Tomaso Poggio: Why and When Can Deep Networks Avoid the Curse of Dimensionality

Submitted by Tony I Garcia on

The Department of Applied Mathematics is pleased to host this series of colloquium lectures, funded in part by a generous gift from the Boeing Company. This series will bring to campus prominent applied mathematicians from around the world.

Speaker: Tomaso Poggio, Massachusetts Institute of Technology (MIT)

Date: February 22nd, 2018, 4pm, reception to follow

Location: (SMI 102

Title: Why and When Can Deep Networks Avoid the Curse of Dimensionality.

Abstract: In recent years, by exploiting machine learning— in which computers learn to perform tasks from sets of training examples — artificialintelligence researchers have built impressive systems. Two of my former postdocs— Demis Hassabis and Amnon Shashua— are behind the two main success stories of AI so far: AlphaGo bettering the best human players at Go and Mobileye leading the whole automotive industry towards vision-based autonomous driving. There is, however, little in terms of a theory explaining why deep networks work so well.
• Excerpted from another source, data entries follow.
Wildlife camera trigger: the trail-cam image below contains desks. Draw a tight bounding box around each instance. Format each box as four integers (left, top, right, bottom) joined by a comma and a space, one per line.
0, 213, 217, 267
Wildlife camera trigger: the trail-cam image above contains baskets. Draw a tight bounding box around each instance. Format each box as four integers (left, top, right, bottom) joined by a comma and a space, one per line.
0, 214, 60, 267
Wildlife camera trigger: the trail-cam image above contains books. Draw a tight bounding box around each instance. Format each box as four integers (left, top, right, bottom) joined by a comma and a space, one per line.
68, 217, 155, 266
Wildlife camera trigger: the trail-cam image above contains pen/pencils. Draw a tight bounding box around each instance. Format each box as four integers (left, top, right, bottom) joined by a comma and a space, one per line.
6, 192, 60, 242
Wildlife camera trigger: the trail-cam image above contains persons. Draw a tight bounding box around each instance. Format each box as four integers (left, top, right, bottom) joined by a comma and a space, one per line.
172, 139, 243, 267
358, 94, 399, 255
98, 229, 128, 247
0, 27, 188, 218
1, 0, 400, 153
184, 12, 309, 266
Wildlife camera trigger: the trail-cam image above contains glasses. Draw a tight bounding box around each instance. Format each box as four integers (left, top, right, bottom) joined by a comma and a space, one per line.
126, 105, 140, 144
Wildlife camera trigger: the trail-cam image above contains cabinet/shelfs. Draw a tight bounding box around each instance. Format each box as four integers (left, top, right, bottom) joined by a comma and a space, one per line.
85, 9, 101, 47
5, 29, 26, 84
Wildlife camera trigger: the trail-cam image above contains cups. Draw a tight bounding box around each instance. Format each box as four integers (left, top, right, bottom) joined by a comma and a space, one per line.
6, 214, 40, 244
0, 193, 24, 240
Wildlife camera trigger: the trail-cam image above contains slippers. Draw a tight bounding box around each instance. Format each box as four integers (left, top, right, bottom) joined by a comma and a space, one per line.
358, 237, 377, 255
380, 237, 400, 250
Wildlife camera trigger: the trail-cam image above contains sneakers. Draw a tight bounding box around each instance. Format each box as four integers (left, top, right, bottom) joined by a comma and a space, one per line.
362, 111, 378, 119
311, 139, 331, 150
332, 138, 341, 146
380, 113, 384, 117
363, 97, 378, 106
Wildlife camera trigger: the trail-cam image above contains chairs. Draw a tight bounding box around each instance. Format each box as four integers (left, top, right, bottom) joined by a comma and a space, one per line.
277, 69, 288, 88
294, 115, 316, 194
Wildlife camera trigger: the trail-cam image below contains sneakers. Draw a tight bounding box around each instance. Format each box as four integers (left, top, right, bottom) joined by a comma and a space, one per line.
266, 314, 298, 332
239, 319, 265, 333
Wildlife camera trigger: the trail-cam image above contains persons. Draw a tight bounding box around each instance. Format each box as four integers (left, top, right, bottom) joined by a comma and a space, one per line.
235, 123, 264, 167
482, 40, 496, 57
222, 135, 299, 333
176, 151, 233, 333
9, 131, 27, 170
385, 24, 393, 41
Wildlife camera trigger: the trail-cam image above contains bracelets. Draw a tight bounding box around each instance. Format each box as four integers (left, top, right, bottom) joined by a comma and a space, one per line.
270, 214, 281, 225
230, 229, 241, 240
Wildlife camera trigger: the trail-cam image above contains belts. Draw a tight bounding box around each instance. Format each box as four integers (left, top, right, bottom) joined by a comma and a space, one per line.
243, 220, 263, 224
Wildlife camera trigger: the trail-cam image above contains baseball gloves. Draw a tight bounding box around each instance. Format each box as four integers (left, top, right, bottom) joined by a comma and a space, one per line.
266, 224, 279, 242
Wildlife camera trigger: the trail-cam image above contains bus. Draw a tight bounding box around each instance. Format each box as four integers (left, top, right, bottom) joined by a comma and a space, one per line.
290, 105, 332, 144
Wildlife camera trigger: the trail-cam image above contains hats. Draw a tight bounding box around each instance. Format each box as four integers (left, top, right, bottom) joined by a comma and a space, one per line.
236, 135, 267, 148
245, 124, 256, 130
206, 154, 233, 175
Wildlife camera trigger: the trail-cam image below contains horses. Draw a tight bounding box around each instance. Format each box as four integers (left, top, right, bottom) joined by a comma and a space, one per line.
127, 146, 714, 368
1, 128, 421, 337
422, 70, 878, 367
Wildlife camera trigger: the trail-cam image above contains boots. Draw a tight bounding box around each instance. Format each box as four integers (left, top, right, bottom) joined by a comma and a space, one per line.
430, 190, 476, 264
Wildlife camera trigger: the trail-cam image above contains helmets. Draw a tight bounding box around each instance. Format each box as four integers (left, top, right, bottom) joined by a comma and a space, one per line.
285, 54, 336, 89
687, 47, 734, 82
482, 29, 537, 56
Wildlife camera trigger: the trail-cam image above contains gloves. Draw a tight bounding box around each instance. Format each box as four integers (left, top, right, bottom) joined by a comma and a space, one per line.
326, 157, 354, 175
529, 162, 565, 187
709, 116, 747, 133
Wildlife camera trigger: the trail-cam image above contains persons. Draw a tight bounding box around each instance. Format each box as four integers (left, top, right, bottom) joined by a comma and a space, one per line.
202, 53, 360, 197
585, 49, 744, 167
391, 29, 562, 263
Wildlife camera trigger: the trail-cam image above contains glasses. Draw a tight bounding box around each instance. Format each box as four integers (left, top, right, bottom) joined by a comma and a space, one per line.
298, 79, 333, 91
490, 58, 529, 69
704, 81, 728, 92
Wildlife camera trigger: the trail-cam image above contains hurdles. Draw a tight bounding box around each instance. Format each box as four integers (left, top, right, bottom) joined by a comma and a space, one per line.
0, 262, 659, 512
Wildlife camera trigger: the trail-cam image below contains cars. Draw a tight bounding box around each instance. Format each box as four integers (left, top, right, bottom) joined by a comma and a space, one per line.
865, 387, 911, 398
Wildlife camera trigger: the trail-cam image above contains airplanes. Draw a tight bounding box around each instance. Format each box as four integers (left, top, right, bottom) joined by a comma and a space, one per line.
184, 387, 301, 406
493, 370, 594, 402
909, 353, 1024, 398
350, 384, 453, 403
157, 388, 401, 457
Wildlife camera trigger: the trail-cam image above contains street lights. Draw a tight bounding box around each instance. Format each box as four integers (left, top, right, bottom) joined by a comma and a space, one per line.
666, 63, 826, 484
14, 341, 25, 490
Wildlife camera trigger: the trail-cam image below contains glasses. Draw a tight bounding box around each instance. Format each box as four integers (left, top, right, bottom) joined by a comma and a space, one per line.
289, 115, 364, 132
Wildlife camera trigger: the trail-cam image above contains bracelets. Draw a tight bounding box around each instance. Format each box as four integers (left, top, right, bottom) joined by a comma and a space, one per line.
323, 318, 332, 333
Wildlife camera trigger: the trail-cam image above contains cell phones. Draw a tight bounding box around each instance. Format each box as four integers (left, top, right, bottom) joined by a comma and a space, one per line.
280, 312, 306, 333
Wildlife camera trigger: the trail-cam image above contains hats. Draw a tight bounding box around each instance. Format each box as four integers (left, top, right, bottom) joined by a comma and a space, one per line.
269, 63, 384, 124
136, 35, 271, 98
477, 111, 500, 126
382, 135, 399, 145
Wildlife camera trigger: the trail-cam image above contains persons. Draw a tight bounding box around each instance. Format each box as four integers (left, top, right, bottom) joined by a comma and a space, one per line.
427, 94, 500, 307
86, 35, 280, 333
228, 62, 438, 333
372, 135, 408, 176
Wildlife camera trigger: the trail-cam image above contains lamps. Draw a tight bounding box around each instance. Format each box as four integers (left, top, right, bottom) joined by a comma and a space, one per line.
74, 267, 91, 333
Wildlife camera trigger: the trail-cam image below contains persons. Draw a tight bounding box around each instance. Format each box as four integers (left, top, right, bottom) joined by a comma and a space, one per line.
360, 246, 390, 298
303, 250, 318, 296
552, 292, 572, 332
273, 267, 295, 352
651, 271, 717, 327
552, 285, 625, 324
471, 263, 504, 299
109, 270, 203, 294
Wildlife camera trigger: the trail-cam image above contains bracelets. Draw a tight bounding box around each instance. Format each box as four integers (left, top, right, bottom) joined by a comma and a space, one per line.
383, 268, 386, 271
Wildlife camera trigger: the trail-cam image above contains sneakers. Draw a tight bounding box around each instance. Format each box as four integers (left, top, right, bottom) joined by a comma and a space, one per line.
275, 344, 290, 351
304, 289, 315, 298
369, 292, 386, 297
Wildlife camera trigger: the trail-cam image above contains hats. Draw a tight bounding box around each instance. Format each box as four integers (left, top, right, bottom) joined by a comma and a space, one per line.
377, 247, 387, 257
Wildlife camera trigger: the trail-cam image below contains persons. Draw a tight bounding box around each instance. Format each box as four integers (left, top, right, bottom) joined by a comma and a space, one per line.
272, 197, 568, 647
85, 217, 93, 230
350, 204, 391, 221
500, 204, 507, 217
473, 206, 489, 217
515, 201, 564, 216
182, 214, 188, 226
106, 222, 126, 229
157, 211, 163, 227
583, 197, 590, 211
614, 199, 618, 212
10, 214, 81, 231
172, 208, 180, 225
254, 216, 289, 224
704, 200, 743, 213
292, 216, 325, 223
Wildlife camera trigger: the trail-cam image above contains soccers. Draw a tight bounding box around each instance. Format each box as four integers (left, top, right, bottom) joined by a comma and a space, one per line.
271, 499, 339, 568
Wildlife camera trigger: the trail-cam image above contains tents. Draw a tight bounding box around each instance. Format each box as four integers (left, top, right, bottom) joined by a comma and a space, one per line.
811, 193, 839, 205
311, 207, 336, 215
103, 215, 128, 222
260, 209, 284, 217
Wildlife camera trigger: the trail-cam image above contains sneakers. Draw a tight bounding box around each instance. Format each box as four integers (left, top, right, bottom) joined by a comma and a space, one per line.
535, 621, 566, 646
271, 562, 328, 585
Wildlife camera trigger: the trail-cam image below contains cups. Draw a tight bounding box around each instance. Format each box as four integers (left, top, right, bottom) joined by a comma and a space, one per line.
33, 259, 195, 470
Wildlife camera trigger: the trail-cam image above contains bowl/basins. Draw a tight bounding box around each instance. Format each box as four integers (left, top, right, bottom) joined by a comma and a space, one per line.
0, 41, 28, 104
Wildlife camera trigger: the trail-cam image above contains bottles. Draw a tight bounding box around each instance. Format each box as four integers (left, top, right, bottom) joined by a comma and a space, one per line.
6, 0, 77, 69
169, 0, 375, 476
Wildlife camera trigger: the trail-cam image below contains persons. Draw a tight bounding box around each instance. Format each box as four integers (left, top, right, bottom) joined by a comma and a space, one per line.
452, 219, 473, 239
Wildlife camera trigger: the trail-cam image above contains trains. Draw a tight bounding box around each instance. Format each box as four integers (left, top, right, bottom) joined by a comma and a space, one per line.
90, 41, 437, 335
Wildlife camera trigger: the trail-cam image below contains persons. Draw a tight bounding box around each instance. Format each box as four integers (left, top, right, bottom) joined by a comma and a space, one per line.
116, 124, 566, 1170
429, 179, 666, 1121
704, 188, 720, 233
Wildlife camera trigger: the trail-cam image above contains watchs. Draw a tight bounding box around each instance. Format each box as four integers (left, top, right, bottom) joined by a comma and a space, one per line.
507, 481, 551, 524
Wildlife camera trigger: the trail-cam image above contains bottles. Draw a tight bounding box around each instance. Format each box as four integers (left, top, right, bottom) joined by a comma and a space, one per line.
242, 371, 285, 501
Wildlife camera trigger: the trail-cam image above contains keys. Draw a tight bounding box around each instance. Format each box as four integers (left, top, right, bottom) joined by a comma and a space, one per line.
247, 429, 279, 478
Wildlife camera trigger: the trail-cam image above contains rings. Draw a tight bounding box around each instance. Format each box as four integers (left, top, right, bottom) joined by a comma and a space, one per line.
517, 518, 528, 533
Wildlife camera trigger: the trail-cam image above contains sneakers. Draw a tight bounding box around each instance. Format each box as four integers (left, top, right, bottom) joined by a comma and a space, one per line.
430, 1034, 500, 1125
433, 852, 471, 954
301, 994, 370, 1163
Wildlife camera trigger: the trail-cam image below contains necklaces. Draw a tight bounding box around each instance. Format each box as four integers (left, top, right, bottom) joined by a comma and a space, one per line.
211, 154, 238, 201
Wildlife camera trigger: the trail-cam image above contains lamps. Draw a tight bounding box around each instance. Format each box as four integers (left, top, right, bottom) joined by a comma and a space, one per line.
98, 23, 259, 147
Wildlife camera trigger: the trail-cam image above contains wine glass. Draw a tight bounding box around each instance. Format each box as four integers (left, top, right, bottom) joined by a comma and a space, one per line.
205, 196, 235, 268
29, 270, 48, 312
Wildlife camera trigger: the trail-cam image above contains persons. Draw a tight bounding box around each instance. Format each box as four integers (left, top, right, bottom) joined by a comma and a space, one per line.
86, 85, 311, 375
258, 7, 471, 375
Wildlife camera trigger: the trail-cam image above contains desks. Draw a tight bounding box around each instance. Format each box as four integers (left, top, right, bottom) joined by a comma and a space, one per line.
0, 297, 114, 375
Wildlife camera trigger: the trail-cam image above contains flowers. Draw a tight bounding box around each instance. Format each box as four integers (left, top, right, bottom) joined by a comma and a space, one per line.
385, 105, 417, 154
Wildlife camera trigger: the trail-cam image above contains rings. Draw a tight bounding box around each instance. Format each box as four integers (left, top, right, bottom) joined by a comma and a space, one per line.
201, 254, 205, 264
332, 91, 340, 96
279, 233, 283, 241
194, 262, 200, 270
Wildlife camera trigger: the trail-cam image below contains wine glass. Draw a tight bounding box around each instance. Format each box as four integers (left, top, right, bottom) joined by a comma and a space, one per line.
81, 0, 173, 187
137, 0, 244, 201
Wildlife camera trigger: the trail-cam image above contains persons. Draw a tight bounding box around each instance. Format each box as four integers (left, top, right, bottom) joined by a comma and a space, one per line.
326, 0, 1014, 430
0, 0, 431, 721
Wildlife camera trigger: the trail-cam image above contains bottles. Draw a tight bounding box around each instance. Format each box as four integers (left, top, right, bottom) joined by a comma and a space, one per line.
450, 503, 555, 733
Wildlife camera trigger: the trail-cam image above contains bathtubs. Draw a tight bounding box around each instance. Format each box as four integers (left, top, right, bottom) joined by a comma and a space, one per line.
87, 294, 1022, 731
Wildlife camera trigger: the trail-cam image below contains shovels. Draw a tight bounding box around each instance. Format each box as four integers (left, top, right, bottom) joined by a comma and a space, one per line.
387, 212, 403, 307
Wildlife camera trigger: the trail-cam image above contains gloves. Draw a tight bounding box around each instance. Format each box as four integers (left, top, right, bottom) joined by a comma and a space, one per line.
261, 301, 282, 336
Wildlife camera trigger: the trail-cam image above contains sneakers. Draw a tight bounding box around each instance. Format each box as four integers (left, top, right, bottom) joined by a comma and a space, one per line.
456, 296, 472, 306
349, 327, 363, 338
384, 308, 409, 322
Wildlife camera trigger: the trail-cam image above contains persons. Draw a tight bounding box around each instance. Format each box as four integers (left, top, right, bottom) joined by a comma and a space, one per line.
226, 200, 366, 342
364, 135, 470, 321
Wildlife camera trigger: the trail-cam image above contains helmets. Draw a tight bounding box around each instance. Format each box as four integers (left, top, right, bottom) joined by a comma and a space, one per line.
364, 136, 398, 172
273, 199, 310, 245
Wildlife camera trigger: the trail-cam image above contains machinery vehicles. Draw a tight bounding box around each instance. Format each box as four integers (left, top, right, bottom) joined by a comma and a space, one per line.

In this talk I will review an emerging body of theoretical results on deep learning including the conditions under which it can be exponentially better than shallow learning. The class of deep convolutional networks represent an important special case that avoids the curse of dimensionality for the class of hierarchical locally compositional functions. I will also sketch the vision of the NSF-funded, MIT-based Center for Brains, Minds and Machines which strives to make progress on the science of intelligence by combining machine learning and computer science with neuroscience and cognitive science.